--- start of Task data ---
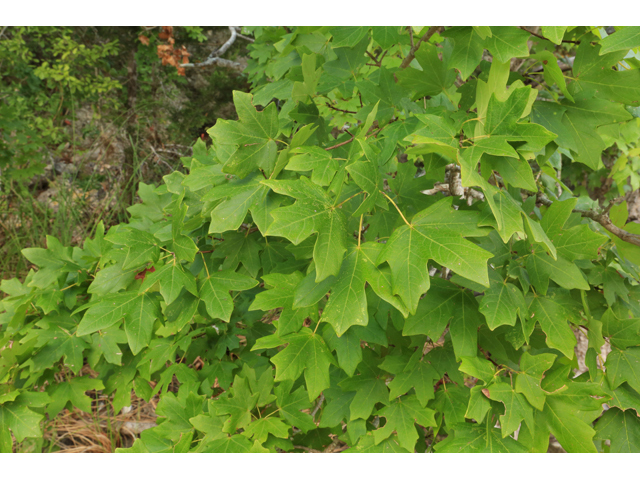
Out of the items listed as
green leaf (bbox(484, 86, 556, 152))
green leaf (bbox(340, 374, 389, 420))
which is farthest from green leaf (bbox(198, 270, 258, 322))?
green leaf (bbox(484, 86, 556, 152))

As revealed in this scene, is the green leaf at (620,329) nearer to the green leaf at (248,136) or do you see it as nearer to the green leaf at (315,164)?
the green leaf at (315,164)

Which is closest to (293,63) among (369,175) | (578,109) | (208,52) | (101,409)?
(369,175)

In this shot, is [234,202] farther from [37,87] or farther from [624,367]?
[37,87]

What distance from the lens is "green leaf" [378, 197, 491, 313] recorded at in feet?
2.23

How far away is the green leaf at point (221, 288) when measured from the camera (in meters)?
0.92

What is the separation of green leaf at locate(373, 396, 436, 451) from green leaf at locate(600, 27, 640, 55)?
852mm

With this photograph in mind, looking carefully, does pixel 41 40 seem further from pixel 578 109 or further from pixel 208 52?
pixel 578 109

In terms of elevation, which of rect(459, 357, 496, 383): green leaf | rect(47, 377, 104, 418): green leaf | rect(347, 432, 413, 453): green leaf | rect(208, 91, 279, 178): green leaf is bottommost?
--- end of Task data ---
Reproduce every line of the spatial reasoning data above word for word, leaving out the pictures.

• Solution to this problem:
Out of the items listed as
green leaf (bbox(484, 86, 556, 152))
green leaf (bbox(340, 374, 389, 420))
which is farthest from green leaf (bbox(198, 270, 258, 322))?
green leaf (bbox(484, 86, 556, 152))

As revealed in this scene, is the green leaf at (620,329) nearer to the green leaf at (248,136) or do you see it as nearer to the green leaf at (315,164)?
the green leaf at (315,164)

Which is closest to (293,63) among (369,175) | (578,109) | (208,52) | (101,409)?
(369,175)

In this shot, is [234,202] farther from [37,87] or farther from [624,367]?
[37,87]

What distance from the lens is "green leaf" [378, 197, 491, 313] recorded at in feet?
2.23

How far away is the green leaf at point (221, 288) when measured from the camera (in meters)?
0.92

What is the separation of green leaf at locate(373, 396, 436, 451) from green leaf at locate(600, 27, 640, 55)?
852mm

With this photograph in mind, looking carefully, does pixel 41 40 seem further from pixel 578 109 or further from pixel 208 52?
pixel 578 109

In terms of elevation, which of rect(459, 357, 496, 383): green leaf | rect(47, 377, 104, 418): green leaf | rect(347, 432, 413, 453): green leaf | rect(208, 91, 279, 178): green leaf is bottommost?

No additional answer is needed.